------ Page

Monday, August 28, 2017
"Home storage should consist of a year’s supply of basic food, clothing, and, where possible, fuel. After this goal is reached, emergency and expanded storage is desirable.” (Barbara B. Smith)
"Can or bottle fruit and vegetables from your gardens and orchards. Learn how to preserve food through drying and possibly freezing. Make your storage a part of your budget. Store seeds and have sufficient tools on hand to do the job.” (President Ezra Taft Benson)
Do you know how to can? Do you have canning supplies? Did you know in Iowa and Minnesota there is a homemaking number you can get information on it? Actually on any homemaking question but they are so helpful with pounds of pressure and times, here is the number: 1-800-262-3804 put this number on your fridge if you live in these two states.
Tools needed for canning:
Elbow grease and a willingness to put some hard work into this skill.
Water bath or steamer canner
Pressure canner - be sure gauge is accurate and if it has a rubber gasket make sure it is fresh not hard.
A lid lifter is a very cheap but much loved tool it i.e. a plastic stick with magnet on the end of it, it isn’t necessary but it helps you not burn your fingers.
Canning jars, rings, new lids -- yes NEW lids -- you cannot use used lids when canning but don’t throw them away as you can use them for vacuum sealing. You can ask around for free jars to help you keep costs down.
http://frugalmeasures.blogspot.com/2013/09/canning-beef.html - nothing tastes better than canned beef. It must be done in pressure cooker. Here you see the one I have I can get 20 to 21 pints in it at once.
http://frugalmeasures.blogspot.com/search?q=canning+chicken - canning chicken to me is the easiest to can. Having canned meat on hand is so wonderful. It tastes so much more yummier than the tin can kind. The hardest part of canning your meat is not using it for every meal because it is so convenient. You have it ready to make chicken salad, a casserole is ready in minutes, it's fantastic in gravy, or just open and dump it in a pan and heat. The meats I have canned are cheaper than now as they were on sale ingredients, chicken or beef or pork, no other ingredients. When you can meats you must use a pressure canner.
Can your own veggies. You have no chemicals and on these I will take off ring and lid and microwave the jar. Pretty easy. Of course, you can always dump it in a pan and heat if you wanted to. Veggies most call for pressure canning
I use a steamer canner for pizza sauce and jams
I would say having the canning skill is right up there with baking bread and sewing and cooking from scratch.
Did you know that you can can dried beans to have them on hand for fast fix meals? You can also can soups.
The Ball blue book is what I use. They put them out every year I think. You can find them next to canning supplies or in bookstores or online. Count it as part of your supplies. It has a freezing section in it too.
Canning saves money.
Home production has saved us much money over the years. I cannot stress enough that you need to follow current directions and if you have questions call that number above or your own state’s extension number be sure to ask what the times and pressure for your area my times and pressure is different then a town seventeen miles away due to our elevation and they say Iowa is flat ha!

------------

Direction 1: According to the canning post above, how many pints does the writer's pressure canner hold at once?
Direction 2: List every entry the canning post gives under "Tools needed for canning:".
Direction 3: Reproduce the part of the canning post starting at "Tools needed for" and ending at "keep costs down.".

------ Record set

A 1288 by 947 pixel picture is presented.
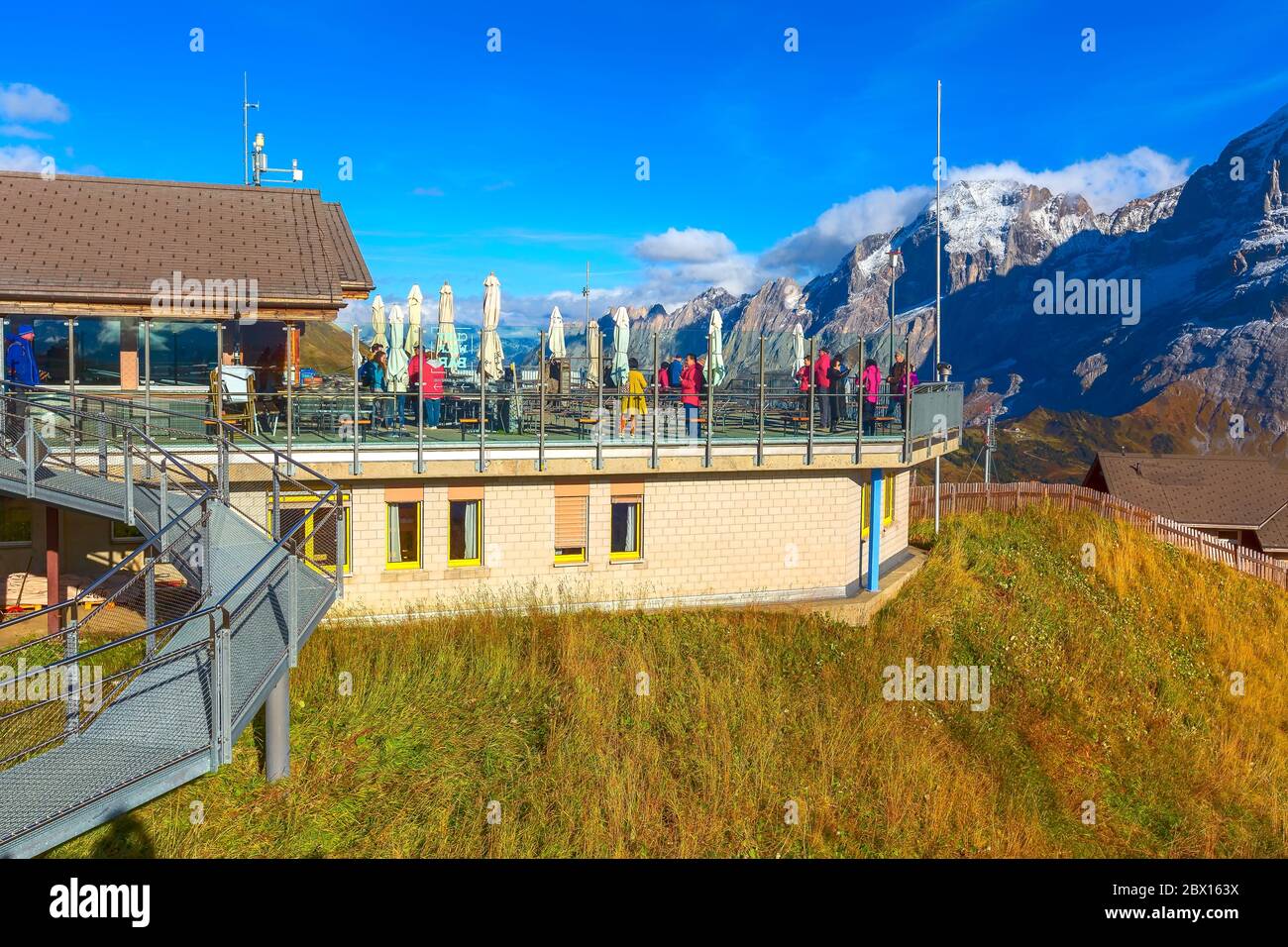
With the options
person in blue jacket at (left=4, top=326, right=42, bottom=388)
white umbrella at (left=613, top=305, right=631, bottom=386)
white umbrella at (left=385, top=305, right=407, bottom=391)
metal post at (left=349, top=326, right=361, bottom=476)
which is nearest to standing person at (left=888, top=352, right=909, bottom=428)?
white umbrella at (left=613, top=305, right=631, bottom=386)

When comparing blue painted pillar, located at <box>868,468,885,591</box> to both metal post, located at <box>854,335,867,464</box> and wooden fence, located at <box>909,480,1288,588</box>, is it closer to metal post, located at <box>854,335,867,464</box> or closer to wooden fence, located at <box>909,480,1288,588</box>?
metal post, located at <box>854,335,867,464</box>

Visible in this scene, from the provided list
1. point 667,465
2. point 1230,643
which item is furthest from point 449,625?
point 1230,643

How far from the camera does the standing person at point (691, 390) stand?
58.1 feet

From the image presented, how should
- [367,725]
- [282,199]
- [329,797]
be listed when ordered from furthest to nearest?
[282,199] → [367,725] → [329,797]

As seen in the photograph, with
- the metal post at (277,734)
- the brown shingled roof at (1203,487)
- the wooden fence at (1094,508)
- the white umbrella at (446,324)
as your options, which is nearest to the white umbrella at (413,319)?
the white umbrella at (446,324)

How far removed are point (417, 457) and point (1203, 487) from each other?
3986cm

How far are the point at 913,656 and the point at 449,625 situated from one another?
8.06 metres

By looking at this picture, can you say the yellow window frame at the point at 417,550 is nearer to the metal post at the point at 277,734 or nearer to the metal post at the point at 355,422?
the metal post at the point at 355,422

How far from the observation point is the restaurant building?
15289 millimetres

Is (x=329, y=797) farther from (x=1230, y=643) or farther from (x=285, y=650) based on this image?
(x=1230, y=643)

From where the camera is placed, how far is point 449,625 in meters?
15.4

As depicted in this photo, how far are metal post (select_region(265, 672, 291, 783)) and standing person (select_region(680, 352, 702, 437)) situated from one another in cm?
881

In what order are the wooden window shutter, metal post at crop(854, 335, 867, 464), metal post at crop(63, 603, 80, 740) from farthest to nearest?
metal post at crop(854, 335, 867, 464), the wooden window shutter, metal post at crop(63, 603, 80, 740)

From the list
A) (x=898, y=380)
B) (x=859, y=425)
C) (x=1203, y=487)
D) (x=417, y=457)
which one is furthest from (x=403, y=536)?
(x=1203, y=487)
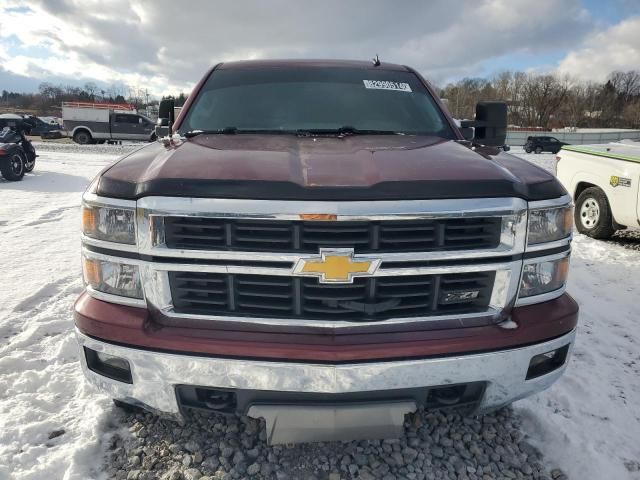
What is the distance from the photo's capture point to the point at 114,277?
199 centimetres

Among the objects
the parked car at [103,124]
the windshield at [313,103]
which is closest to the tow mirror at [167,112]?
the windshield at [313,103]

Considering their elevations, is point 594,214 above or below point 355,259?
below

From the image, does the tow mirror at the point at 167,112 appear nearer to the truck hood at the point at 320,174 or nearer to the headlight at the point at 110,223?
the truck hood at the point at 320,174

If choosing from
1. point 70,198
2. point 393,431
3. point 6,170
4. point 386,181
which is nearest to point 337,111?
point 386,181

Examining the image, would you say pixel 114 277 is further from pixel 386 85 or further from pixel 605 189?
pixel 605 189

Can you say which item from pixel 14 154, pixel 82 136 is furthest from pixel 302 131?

------------

Task output 1: 20 to 21 pints.

Task output 2:
- Elbow grease and a willingness to put some hard work into this skill
- Water bath or steamer canner
- Pressure canner
- A lid lifter
- Canning jars, rings, new lids

Task output 3:
Tools needed for canning:
Elbow grease and a willingness to put some hard work into this skill.
Water bath or steamer canner
Pressure canner - be sure gauge is accurate and if it has a rubber gasket make sure it is fresh not hard.
A lid lifter is a very cheap but much loved tool it i.e. a plastic stick with magnet on the end of it, it isn’t necessary but it helps you not burn your fingers.
Canning jars, rings, new lids -- yes NEW lids -- you cannot use used lids when canning but don’t throw them away as you can use them for vacuum sealing. You can ask around for free jars to help you keep costs down.